Aussitôt les ennemis se dirigèrent vers l'Aisne. Ayant trouvé des gués ils essayèrent d'y faire passer une partie de leurs troupes. César, averti par Titurius, passa le pont avec toute sa cavalerie, ses Numides armés à la légère, ses frondeurs, ses archers, et marcha à l'ennemi. Alors s'engagea un combat opiniâtre. Les Romains tuèrent un grand nombre de Belges, les suivants, pleins d'audace, s'efforçaient de passer sur le corps de leurs compagnons; une grêle de traits les repoussant.
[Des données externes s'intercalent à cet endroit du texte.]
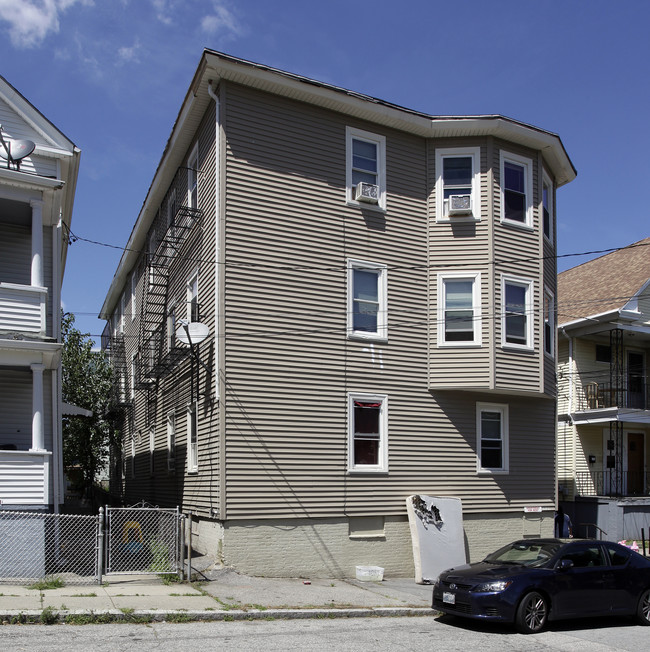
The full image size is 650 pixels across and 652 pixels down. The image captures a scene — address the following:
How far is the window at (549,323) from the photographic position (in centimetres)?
1991

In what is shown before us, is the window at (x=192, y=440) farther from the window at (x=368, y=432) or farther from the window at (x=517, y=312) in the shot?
the window at (x=517, y=312)

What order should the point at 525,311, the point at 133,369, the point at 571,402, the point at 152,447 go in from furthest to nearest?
the point at 133,369 → the point at 571,402 → the point at 152,447 → the point at 525,311

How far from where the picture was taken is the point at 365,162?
18.3 metres

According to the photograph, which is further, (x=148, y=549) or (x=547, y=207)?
(x=547, y=207)

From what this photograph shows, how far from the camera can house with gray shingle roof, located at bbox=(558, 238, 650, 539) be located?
1013 inches

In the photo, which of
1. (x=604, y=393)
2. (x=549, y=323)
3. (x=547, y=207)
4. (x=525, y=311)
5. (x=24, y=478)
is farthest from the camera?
(x=604, y=393)

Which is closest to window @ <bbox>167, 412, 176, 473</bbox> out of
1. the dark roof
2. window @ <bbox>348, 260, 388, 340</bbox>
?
window @ <bbox>348, 260, 388, 340</bbox>

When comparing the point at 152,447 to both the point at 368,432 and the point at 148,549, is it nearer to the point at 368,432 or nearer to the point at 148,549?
the point at 148,549

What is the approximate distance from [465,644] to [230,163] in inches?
419

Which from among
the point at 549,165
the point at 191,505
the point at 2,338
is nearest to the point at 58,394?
the point at 2,338

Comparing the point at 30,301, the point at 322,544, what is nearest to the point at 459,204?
the point at 322,544

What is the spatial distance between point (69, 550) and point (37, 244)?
614 cm

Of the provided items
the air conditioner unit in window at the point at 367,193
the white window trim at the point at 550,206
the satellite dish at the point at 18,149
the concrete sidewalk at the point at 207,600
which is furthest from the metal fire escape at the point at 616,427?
the satellite dish at the point at 18,149

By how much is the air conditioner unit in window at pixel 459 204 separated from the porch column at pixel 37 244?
9.46 meters
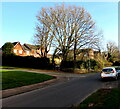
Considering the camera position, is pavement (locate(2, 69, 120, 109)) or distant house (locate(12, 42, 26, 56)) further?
distant house (locate(12, 42, 26, 56))

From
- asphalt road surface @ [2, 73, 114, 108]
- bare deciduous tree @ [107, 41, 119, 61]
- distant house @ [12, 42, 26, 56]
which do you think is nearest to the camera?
asphalt road surface @ [2, 73, 114, 108]

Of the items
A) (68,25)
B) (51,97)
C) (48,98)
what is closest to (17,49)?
(68,25)

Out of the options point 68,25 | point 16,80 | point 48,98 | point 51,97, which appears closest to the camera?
point 48,98

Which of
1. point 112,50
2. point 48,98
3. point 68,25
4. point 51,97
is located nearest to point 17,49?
point 68,25

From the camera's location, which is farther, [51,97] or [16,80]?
[16,80]

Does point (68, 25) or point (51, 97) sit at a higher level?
point (68, 25)

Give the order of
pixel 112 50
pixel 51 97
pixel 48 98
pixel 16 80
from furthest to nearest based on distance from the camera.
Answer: pixel 112 50 < pixel 16 80 < pixel 51 97 < pixel 48 98

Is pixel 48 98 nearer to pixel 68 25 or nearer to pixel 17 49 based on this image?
pixel 68 25

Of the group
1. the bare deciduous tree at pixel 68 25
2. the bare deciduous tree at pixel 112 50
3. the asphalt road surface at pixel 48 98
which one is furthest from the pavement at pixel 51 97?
the bare deciduous tree at pixel 112 50

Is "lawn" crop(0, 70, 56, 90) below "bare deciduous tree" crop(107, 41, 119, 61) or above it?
below

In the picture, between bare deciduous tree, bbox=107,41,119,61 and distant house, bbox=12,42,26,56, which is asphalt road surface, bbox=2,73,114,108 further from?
bare deciduous tree, bbox=107,41,119,61

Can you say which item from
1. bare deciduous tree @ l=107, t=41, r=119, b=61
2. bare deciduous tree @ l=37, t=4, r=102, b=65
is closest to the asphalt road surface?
bare deciduous tree @ l=37, t=4, r=102, b=65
Ceux qui avaient réussi à traverser l'Aisne furent taillés en pièces par la cavalerie.

Les ennemis, ayant perdu espoir d'emporter le fort et de traverser la rivière, ne pouvant nous attirer pour combattre sur un terrain désavantageux, et les vivres commençant à leur manquer, tinrent conseil.

Ils décidèrent de retourner chacun dans son pays, et de se tenir prêts à marcher tous à la défense du premier que l'armée romaine envahirait, combattant ainsi sur leur propre territoire et les vivres chez eux leur seraient assurés. De plus arriva la nouvelle que Diviciacos et les Éduens approchaient des frontières des Bellovaques voulurent aller défendre leurs biens.

Le départ étant résolu, dès le seconde soir, ils sortirent de leur camp à grand bruit, en tumulte, sans ordre fixe, sans être commandés par personne, prenant chacun le premier chemin qui s'offrait, et se hâtant de gagner leur pays, faisant ressembler ce départ à une fuite.

César aussitôt averti par ses vedettes, mais craignant une embuscade, retint son armée. Au point du jour, le départ étant confirmé par ses éclaireurs, il détacha toute sa cavalerie commandée par ses lieutenants Q. Pédius et à Aurunculéius Cotta, pour arrêter l'arrière-garde. T. Labiénus, un autre de ses lieutenants, eut ordre de les suivre avec trois légions.

Ils atteignirent l'arrière-garde ennemie, la poursuivant pendant plusieurs milles, ils tuèrent un grand nombre des fuyards. Les derniers rangs firent alors halte et soutinrent le choc avec beaucoup de vigueur; mais ceux qui étaient en avant, se voyant éloignés du péril, et n'étant retenus ni par la nécessité de se défendre, ni par les ordres d'aucun chef, eurent à peine entendu les cris des combattants, qu'ils rompirent leurs rangs, et cherchèrent leur salut dans la fuite. Sans courir aucun danger, les Romains tuèrent à l'ennemi autant d'hommes que le permit la durée du jour et rentrèrent au camp, comme il leur avait été ordonné.

Bientôt César met le siège devant la capitale des Suessions qui, devant les armes de sièges dont ils ne connaissaient rien, envoyèrent une ambassade à César pour se rendre. Chez les Bellovaques le scénario se répéta. Les Ambiens se soumettent aussi.